## TEXTAUSZUG:
····················
Auf Software-Ebene steht und fällt die Ressourceneffizienz häufig mit der Wahl des richtigen Frameworks und des oftmals damit einhergehenden Paketoverheads. NPM, Composer und Co. sind zwar unsere Freunde, doch es ergibt durchaus (auch aus Sicht der Wartbarkeit) Sinn, die Paketanzahl gering zu halten, gewisse Abschnitte nativ zu programmieren und nicht auf den naheliegendsten Wrapper zurückzugreifen. Natürlich gehen wir an dieser Stelle davon aus, dass fachkundige Entwickler:innen mehrfach verschachtelte Schleifen geschickt vermeiden. Doch bezüglich Frameworks und Paketen gibt es natürlich auch Gegenbeispiele. So führt das Python Paket Numpy in vielen Fällen zu einer deutlich effizienteren als auch schnelleren Ausführung von Code-Abschnitten. Dies hat schlicht und ergreifend damit zu tun, dass Numpy hauptsächlich in C geschrieben ist. Man merkt sofort, dass man hier sehr schnell in die tiefsten Tiefen von Software und Software-Konzepten abtauchen kann, um die Frage nach nachhaltiger Software sowie deren Entwicklung zufriedenstellend und nicht nur oberflächlich beantworten zu können. Verlässt man den Scope der eigenen Software und schaut darüber hinaus auf deren Deployment und damit häufig in die Cloud, so sieht man meist den Wald vor lauter Bäumen nicht, resultierend aus der Vielzahl an Angeboten sowie oftmals damit einhergehender Intransparenz bezüglich des Themas Nachhaltigkeit, Energie- und Ressourceneffizienz.
····················
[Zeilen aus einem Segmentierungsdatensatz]
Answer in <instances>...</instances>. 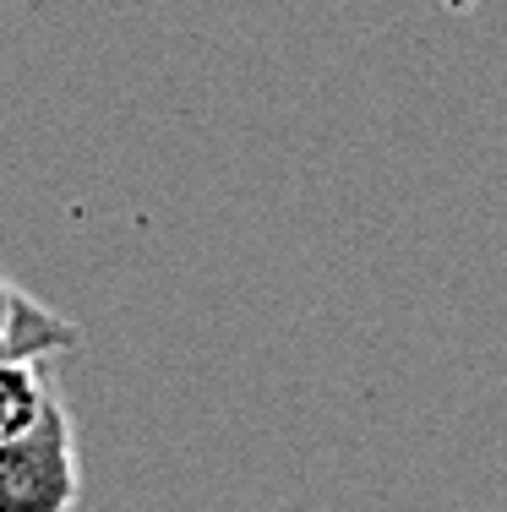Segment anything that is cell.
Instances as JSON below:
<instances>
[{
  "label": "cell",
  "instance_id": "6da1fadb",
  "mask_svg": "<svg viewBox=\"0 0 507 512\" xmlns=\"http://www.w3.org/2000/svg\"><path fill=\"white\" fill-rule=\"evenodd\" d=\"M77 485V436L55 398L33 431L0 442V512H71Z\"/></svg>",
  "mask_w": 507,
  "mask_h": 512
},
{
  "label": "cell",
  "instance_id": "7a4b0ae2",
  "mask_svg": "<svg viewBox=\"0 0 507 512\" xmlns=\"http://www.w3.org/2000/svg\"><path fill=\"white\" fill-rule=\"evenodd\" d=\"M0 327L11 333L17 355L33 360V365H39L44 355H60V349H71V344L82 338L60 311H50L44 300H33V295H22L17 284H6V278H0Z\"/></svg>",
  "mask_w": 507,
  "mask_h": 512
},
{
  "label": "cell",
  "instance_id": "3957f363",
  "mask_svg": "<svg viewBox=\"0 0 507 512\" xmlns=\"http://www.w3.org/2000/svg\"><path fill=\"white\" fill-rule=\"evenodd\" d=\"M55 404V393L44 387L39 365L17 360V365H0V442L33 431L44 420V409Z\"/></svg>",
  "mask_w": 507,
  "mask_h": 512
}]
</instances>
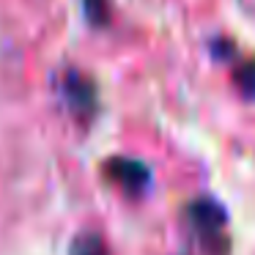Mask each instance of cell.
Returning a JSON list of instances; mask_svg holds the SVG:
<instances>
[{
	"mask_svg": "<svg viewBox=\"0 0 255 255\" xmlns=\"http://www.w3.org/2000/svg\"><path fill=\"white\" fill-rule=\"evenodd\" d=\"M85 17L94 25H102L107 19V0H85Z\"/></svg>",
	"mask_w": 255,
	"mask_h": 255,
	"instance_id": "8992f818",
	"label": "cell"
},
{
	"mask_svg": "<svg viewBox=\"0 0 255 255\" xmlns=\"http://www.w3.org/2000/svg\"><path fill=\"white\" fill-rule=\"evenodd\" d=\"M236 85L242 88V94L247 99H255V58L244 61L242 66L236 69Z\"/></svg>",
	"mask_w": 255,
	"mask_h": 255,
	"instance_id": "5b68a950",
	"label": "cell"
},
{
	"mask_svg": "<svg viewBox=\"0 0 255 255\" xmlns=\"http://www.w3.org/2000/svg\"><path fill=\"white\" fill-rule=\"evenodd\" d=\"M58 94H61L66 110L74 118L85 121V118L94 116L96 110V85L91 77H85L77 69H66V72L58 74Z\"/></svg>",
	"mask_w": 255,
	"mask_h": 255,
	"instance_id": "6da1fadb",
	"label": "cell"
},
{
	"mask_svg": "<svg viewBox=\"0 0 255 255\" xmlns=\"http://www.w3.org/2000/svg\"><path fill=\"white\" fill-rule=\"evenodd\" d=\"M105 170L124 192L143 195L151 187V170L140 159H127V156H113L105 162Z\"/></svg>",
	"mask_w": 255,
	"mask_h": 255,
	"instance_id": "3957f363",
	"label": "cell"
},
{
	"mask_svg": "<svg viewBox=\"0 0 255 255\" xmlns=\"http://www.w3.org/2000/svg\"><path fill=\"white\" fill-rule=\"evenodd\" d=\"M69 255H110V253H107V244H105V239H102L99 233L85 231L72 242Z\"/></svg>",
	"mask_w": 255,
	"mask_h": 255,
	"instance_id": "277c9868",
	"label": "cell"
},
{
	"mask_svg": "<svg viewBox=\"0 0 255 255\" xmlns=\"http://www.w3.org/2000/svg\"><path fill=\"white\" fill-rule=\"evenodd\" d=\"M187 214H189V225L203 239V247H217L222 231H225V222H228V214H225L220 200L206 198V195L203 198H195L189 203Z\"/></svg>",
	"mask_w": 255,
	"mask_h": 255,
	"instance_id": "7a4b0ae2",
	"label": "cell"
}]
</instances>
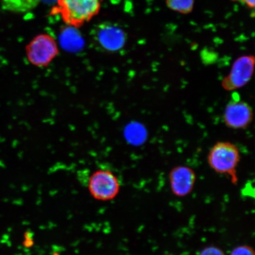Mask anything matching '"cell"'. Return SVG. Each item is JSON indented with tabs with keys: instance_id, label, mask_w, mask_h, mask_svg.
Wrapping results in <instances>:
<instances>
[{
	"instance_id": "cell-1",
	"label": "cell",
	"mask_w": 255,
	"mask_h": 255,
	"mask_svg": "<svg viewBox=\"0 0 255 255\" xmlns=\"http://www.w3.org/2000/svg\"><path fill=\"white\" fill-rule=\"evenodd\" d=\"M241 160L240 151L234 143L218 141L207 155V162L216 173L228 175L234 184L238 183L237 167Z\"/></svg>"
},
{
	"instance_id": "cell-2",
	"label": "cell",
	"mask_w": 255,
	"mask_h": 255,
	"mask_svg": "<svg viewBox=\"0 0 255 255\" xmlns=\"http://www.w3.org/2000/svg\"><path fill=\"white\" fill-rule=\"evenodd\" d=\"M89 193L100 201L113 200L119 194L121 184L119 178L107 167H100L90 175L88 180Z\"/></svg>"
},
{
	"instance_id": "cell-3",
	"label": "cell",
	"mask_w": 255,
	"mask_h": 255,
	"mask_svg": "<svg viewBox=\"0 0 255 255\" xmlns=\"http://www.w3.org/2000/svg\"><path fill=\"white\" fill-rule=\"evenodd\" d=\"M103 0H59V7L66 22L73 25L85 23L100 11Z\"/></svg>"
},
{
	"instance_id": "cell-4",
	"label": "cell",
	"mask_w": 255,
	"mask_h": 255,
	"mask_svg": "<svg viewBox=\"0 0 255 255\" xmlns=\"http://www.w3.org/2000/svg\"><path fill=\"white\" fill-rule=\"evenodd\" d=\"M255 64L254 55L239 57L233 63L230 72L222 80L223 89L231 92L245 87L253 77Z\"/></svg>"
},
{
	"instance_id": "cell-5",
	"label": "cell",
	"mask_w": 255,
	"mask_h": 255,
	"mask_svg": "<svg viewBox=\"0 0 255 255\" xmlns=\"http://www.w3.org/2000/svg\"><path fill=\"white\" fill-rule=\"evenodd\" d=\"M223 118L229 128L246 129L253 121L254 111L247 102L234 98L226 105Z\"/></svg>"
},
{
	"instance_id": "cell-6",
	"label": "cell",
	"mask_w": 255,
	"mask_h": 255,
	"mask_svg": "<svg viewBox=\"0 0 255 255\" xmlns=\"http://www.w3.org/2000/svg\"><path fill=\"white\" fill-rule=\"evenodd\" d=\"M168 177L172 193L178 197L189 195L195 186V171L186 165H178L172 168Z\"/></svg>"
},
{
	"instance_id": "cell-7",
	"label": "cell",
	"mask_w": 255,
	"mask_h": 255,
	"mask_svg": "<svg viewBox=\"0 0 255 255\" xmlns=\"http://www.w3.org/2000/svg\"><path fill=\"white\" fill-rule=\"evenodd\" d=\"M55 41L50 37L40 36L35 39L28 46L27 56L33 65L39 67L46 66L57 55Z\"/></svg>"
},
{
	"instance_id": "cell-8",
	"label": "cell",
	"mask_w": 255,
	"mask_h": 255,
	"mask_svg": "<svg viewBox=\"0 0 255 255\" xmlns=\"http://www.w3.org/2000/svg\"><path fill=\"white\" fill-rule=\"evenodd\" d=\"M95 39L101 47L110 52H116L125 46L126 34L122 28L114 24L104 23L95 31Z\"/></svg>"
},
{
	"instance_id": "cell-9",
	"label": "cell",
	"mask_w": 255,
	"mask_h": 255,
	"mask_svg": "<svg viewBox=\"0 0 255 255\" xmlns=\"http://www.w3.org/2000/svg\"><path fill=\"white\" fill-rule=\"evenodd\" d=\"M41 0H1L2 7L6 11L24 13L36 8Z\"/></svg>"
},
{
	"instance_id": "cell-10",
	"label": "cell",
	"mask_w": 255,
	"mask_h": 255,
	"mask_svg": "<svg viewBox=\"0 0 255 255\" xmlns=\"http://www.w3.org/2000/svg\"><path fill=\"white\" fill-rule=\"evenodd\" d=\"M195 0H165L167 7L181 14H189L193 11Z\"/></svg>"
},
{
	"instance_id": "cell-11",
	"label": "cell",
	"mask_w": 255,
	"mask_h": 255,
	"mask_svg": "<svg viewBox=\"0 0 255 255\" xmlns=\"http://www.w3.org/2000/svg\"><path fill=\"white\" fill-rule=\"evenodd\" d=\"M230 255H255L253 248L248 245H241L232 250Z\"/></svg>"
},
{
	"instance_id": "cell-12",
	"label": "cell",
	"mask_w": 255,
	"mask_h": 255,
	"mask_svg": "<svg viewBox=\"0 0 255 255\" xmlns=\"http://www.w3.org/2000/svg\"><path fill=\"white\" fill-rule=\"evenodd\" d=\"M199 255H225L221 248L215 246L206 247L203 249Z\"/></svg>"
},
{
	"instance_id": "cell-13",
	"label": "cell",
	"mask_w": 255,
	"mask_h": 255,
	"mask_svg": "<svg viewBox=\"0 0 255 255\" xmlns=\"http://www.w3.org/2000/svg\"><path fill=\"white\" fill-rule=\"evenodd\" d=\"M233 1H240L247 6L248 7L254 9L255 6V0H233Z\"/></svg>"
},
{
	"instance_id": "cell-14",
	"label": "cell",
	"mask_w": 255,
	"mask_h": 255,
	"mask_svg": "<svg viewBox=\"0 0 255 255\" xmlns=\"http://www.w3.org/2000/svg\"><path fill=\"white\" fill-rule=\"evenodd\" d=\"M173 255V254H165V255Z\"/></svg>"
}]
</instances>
····················
## AUFGABEN:
1 – Beantworten Sie anhand des Textauszugs folgende Fragen:
(a) Welche zwei Paketmanager werden namentlich als „unsere Freunde“ bezeichnet?
(b) Worauf führt der Textauszug die effizientere Ausführung mit Numpy zurück?
(c) Wohin führt das Deployment laut Textauszug häufig?
2 – Prüfen Sie, ob die folgenden Aussagen mit dem Textauszug übereinstimmen. Antworten Sie jeweils mit Ja oder Nein und belegen Sie dies mit einem wörtlichen Zitat.
(a) Der Textauszug empfiehlt, möglichst viele Pakete einzusetzen.
(b) Numpy ist hauptsächlich in C geschrieben.
(c) Cloud-Angebote gelten laut Textauszug in Sachen Nachhaltigkeit als transparent.

## LÖSUNGEN:
1 –
(a) NPM und Composer.
(b) Darauf, dass Numpy hauptsächlich in C geschrieben ist.
(c) In die Cloud.

2 –
(a) Nein: „die Paketanzahl gering zu halten“
(b) Ja: „dass Numpy hauptsächlich in C geschrieben ist“
(c) Nein: „oftmals damit einhergehender Intransparenz bezüglich des Themas Nachhaltigkeit“